*Problem statement:* Rewrite the stretch of items that opens with the line containing "How far from the camera lens" and closes with the line containing "922 millimetres" as a numbered list, one line per entry and blank lines omitted.

*Task input:*
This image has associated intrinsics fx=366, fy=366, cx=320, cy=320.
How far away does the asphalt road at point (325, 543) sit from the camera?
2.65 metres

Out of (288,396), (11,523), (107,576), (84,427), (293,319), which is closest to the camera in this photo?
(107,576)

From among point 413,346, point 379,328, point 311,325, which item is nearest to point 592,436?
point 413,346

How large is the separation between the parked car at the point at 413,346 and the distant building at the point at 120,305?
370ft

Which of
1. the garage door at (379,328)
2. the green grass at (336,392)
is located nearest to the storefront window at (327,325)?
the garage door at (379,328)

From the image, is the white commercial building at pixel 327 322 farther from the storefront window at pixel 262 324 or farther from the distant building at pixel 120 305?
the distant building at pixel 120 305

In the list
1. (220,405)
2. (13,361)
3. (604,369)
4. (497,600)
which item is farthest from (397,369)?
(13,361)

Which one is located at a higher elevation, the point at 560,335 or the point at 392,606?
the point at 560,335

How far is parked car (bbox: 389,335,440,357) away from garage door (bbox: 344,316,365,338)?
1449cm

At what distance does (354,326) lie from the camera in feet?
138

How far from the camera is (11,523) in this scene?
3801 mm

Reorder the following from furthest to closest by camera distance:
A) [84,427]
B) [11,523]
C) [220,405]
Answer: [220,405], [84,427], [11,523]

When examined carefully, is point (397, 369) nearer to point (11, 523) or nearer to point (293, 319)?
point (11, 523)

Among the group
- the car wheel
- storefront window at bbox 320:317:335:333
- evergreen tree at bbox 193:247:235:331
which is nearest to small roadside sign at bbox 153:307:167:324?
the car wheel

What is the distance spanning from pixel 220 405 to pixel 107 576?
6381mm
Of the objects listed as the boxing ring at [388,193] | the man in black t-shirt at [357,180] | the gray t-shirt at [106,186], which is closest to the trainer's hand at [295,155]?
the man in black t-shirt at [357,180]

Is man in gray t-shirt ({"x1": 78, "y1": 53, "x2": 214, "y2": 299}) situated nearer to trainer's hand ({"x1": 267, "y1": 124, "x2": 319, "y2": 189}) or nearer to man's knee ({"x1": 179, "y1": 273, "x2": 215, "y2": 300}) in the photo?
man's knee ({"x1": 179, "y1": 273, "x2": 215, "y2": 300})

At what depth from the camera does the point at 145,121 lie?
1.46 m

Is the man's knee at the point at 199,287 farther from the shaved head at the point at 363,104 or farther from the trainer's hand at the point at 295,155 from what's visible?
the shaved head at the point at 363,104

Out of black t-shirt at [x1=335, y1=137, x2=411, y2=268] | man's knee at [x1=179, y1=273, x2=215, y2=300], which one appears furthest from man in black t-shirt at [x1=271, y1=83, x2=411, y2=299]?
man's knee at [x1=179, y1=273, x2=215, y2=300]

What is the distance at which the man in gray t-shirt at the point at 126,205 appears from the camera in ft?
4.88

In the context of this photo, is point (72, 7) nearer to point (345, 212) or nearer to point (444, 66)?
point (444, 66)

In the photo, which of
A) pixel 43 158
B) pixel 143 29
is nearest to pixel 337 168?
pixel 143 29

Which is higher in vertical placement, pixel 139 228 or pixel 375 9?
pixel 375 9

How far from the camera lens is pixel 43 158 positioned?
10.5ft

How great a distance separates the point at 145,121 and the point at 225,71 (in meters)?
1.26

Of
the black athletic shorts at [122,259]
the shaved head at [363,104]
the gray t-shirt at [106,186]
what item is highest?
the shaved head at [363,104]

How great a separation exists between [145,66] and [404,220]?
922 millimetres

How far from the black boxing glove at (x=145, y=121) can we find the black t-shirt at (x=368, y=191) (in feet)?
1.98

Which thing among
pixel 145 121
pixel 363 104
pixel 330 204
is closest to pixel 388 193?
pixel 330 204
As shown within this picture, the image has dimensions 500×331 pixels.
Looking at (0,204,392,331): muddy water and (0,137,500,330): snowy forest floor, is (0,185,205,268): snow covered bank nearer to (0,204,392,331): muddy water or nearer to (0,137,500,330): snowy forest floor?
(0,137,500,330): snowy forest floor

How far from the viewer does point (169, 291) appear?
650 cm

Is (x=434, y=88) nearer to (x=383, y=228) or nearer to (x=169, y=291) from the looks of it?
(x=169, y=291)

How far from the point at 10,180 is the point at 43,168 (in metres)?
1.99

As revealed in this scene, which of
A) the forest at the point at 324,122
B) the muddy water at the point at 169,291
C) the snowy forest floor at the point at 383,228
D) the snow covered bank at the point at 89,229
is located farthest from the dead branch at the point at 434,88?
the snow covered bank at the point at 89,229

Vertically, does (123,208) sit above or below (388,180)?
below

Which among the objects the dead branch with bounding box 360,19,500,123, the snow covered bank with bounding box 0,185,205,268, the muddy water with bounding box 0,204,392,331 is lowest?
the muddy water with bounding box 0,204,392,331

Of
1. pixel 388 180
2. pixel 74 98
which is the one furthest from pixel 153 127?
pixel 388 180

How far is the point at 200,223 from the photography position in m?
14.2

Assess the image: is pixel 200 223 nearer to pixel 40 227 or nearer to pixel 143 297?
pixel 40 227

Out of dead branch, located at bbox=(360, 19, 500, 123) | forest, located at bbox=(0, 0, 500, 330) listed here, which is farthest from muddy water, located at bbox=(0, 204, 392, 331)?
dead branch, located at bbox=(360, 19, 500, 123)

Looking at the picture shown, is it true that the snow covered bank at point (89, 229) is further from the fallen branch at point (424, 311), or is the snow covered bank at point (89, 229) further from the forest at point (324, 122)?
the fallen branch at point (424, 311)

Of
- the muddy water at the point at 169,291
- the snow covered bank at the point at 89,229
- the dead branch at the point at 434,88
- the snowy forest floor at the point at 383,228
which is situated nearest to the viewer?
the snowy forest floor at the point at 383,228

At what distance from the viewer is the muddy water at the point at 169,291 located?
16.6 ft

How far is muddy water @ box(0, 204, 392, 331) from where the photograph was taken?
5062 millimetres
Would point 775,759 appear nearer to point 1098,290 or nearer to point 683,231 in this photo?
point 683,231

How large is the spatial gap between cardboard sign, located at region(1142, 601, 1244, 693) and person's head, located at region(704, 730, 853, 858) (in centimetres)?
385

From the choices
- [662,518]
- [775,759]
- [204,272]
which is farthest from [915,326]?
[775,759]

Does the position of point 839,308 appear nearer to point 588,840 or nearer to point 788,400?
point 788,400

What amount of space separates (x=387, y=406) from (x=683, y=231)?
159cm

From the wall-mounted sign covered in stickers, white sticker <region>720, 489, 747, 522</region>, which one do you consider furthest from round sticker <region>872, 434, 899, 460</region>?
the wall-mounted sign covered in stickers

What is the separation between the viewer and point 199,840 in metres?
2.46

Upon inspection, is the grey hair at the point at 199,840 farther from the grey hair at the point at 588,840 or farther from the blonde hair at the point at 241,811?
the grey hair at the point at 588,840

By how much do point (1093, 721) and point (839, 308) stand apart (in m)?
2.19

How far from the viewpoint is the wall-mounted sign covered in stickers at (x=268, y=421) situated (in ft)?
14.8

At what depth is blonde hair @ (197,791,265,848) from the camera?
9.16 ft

*Exercise output:*
1. How far from the camera lens is pixel 43 158 positioned?
2. 10.5ft
3. How great a distance separates the point at 145,121 and the point at 225,71 (in meters)?
4. 1.26
5. Of
6. the black athletic shorts at [122,259]
7. the shaved head at [363,104]
8. the gray t-shirt at [106,186]
9. what item is highest?
10. the shaved head at [363,104]
11. How great a separation exists between [145,66] and [404,220]?
12. 922 millimetres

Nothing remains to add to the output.